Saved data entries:

______

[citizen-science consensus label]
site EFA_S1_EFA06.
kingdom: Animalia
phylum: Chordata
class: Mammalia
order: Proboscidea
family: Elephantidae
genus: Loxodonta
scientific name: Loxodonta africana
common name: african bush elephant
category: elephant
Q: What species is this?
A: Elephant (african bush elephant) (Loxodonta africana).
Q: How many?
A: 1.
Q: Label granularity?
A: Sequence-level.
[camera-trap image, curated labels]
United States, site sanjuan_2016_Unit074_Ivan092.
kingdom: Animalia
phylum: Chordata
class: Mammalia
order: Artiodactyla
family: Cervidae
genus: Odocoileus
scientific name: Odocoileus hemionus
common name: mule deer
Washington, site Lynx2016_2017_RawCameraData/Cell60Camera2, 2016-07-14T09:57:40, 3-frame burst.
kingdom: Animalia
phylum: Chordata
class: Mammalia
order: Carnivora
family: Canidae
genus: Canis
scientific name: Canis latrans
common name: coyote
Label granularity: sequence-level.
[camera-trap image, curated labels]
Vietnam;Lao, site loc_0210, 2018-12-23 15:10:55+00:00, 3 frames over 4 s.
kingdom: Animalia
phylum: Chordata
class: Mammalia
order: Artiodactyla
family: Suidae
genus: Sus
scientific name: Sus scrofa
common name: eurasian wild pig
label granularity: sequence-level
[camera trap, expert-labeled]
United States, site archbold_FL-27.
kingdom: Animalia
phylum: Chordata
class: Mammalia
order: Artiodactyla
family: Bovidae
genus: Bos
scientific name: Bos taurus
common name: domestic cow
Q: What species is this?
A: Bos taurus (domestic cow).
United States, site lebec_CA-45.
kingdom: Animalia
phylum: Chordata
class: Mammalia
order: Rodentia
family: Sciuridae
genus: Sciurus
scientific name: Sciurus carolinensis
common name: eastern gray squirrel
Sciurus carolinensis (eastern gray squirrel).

______

Exercise details:
Using the records given above, list every line that includes the word "family".

Reply to the task:
family: Elephantidae
family: Cervidae
family: Canidae
family: Suidae
family: Bovidae
family: Sciuridae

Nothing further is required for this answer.